The choice of pretraining objective strongly affects what the model can do naturally. Autoregressive models are well suited for generation. Masked language models are well suited for representation learning. Encoder-decoder denoising models are well suited for conditional generation, such as translation, summarization, and text rewriting.

Tokens and Sequences

A language model does not operate directly on raw text. Text is first converted into a sequence of tokens. A token may be a word, subword, byte sequence, or character-like unit.

Let a text sequence be represented as

x = (x_1, x_2, \ldots, x_T),

where each $x_t$ is a token from a vocabulary $V$ , and $T$ is the sequence length.

The model receives tokens as integer IDs. These IDs are mapped to embedding vectors, then processed by a neural network. The pretraining objective defines which token distributions the model must predict.

For most large language models, the output at each position is a probability distribution over the vocabulary:

p_\theta(x_t \mid \text{context}),

where $\theta$ denotes the model parameters.

The loss is usually a cross-entropy loss between the predicted distribution and the true token.

Autoregressive Language Modeling

Autoregressive language modeling is the standard objective for decoder-only large language models.

The model learns to predict each token from the tokens before it:

p_\theta(x_t \mid x_1, x_2, \ldots, x_{t-1}).

The probability of the full sequence is factorized as

p_\theta(x_1, x_2, \ldots, x_T) = \prod_{t=1}^{T} p_\theta(x_t \mid x_{<t}).

Here $x_{<t}$ means all tokens before position $t$ .

The training loss is the negative log-likelihood:

\mathcal{L}(\theta) = -\sum_{t=1}^{T} \log p_\theta(x_t \mid x_{<t}).

In practice, the model predicts all next-token targets in parallel during training. The input sequence is shifted relative to the target sequence.

For example, given the text:

Deep learning models predict tokens

The training pairs are:

Context	Target
`Deep`	`learning`
`Deep learning`	`models`
`Deep learning models`	`predict`
`Deep learning models predict`	`tokens`

The transformer uses a causal attention mask so that position $t$ cannot attend to positions after $t$ . This prevents the model from seeing the answer during training.

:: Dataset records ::
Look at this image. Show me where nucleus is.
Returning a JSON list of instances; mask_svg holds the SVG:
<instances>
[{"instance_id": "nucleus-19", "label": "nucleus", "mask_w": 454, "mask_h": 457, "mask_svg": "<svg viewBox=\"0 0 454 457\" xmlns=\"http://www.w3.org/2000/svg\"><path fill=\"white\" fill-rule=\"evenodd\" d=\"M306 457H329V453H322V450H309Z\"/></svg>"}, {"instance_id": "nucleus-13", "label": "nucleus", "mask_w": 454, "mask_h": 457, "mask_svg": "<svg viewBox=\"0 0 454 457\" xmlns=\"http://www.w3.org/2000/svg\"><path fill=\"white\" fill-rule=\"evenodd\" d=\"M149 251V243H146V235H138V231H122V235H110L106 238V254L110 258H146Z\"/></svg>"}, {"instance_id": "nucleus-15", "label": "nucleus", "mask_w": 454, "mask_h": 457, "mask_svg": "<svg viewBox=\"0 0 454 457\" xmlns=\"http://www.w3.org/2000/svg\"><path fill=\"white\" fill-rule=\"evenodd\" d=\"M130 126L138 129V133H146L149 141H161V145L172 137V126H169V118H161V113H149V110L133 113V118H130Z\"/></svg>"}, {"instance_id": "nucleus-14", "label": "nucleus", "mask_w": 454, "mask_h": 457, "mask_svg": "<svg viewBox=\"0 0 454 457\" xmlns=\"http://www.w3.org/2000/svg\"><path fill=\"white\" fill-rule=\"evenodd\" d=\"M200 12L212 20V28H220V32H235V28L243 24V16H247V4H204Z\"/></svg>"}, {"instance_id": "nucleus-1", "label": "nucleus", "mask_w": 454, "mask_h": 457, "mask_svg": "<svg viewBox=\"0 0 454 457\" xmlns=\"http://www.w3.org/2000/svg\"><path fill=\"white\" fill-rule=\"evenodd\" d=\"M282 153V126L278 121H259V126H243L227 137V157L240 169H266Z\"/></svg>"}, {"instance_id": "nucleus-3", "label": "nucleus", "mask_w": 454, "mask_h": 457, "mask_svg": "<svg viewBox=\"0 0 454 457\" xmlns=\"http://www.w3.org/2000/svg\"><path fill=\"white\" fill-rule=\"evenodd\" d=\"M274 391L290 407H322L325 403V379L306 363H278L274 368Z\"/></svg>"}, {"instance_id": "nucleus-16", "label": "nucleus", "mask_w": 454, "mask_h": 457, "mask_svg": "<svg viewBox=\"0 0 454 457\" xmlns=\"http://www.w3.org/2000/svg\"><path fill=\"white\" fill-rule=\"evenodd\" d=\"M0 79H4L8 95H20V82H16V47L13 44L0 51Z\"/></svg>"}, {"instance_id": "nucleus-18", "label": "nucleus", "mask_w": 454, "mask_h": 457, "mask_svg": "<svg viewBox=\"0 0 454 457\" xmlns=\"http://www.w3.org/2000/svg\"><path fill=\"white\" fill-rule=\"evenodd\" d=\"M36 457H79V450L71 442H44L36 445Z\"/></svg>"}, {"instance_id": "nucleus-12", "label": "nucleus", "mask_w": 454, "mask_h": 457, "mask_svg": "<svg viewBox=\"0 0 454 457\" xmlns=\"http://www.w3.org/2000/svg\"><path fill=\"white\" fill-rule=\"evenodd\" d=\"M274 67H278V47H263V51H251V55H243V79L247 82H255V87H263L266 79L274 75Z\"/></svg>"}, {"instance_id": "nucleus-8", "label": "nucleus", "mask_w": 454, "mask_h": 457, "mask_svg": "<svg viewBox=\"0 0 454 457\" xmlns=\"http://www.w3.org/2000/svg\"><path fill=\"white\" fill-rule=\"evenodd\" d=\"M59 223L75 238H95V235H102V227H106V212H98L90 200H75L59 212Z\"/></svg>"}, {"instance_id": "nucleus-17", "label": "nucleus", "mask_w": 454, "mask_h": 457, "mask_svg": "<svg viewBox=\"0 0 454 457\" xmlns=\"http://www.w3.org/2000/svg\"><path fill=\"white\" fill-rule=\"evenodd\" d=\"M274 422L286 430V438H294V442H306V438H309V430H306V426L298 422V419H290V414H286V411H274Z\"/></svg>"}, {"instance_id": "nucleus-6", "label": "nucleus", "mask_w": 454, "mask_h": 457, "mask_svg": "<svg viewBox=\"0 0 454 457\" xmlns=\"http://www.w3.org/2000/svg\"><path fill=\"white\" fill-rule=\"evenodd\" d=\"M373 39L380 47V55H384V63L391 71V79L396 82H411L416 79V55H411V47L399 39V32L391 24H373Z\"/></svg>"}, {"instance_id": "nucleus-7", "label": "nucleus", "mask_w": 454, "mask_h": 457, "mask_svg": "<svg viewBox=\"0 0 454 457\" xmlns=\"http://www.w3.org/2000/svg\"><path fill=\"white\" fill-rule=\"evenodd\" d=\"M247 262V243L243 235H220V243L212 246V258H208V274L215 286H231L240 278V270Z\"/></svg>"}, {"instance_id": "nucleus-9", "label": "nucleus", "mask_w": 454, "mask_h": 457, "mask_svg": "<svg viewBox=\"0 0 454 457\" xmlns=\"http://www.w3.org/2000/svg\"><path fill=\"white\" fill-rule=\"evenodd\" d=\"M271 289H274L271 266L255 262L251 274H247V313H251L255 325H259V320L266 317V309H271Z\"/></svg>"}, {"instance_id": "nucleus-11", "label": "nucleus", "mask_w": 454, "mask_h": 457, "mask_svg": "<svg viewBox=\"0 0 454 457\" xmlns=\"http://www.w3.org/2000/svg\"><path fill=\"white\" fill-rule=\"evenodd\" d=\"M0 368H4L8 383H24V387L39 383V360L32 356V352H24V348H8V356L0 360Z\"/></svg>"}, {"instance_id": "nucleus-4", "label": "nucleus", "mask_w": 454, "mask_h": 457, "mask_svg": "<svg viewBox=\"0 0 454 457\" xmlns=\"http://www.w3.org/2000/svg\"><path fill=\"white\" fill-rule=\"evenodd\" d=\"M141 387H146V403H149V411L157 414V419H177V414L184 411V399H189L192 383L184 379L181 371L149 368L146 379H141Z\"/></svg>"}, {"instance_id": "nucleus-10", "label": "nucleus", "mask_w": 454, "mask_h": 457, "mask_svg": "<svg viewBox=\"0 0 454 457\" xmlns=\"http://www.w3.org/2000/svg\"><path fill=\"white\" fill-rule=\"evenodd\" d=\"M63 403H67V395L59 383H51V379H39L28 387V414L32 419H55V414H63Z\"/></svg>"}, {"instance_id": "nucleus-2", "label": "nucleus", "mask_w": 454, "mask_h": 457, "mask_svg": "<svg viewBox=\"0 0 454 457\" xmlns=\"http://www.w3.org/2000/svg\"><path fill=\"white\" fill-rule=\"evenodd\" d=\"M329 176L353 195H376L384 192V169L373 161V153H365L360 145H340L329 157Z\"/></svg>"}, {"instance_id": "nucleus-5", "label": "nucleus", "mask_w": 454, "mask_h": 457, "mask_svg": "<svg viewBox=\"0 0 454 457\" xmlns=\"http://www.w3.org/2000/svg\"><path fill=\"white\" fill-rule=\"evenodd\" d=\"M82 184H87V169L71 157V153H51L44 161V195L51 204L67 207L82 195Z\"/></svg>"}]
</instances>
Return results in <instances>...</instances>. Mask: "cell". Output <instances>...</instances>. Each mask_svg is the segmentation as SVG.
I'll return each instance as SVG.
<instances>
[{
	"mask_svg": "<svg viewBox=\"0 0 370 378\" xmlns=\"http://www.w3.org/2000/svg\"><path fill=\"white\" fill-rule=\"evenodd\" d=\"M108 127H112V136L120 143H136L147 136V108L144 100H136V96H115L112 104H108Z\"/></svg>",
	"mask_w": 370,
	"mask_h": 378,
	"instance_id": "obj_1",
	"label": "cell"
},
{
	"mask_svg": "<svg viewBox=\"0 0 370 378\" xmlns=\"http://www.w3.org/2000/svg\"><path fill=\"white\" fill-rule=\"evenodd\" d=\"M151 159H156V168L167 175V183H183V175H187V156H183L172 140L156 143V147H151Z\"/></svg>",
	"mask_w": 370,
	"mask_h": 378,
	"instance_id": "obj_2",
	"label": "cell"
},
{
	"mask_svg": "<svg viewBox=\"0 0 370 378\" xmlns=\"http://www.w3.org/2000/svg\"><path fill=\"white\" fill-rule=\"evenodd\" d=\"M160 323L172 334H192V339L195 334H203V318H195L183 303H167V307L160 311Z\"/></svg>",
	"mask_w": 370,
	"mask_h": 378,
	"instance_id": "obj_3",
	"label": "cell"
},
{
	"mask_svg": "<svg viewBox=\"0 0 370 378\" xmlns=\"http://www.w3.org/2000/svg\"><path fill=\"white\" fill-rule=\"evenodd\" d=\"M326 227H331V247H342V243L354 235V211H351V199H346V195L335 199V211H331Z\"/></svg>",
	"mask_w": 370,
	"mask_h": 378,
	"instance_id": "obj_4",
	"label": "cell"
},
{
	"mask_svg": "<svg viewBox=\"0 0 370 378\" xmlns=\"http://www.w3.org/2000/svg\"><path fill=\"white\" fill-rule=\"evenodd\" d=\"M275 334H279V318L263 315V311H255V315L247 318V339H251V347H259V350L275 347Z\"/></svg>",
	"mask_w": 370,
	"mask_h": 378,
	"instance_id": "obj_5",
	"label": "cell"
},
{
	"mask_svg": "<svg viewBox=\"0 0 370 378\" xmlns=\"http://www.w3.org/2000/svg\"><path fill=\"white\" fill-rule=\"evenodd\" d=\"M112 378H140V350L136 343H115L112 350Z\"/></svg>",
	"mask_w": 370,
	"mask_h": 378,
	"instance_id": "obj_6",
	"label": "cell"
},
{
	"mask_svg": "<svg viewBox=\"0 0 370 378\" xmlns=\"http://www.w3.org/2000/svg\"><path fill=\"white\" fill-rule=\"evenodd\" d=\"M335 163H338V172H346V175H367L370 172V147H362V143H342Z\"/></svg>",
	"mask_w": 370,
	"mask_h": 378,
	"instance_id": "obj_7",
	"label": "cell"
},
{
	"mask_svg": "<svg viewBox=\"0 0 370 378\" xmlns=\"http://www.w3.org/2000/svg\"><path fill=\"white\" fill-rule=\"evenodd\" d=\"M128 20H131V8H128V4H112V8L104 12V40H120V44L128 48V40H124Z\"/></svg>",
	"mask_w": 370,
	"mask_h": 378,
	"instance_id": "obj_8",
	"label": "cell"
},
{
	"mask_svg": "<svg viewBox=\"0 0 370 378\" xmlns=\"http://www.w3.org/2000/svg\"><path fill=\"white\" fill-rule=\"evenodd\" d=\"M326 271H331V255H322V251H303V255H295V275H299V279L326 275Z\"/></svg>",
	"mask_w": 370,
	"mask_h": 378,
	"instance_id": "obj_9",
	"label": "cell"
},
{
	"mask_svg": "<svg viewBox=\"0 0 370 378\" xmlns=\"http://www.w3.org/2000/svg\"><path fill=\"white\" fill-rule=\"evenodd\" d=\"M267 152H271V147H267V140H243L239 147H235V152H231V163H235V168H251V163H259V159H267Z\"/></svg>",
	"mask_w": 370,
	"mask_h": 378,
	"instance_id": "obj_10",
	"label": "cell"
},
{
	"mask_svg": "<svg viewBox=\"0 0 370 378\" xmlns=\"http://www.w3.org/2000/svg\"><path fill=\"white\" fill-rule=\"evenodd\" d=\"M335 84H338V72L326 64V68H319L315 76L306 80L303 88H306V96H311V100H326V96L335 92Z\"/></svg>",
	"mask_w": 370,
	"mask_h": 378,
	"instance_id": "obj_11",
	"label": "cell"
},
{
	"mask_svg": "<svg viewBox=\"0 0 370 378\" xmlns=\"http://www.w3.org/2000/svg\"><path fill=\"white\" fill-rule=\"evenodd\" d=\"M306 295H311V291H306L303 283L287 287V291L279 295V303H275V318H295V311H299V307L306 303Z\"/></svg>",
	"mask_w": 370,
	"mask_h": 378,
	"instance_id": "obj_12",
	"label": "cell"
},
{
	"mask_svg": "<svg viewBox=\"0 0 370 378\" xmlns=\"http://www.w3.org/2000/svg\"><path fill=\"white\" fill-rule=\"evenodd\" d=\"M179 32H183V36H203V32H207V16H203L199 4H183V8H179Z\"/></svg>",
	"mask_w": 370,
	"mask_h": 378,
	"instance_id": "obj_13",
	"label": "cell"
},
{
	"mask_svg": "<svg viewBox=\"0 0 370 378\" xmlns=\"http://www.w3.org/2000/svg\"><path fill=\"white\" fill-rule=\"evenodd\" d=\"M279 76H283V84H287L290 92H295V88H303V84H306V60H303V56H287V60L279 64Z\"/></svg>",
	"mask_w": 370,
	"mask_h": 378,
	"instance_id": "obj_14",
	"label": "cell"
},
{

:: DIRECTION 1 ::
In the text on language model pretraining, what kind of mask does the transformer use so that a position cannot attend to later positions?
:: DIRECTION 2 ::
Please repeat part of the pretraining text word for word, beginning at the words "Autoregressive language modeling is" and stopping after "position $t$ .".

:: FINISHED ANSWER 1 ::
A causal attention mask.

:: FINISHED ANSWER 2 ::
Autoregressive language modeling is the standard objective for decoder-only large language models.

The model learns to predict each token from the tokens before it:

p_\theta(x_t \mid x_1, x_2, \ldots, x_{t-1}).

The probability of the full sequence is factorized as

p_\theta(x_1, x_2, \ldots, x_T) = \prod_{t=1}^{T} p_\theta(x_t \mid x_{<t}).

Here $x_{<t}$ means all tokens before position $t$ .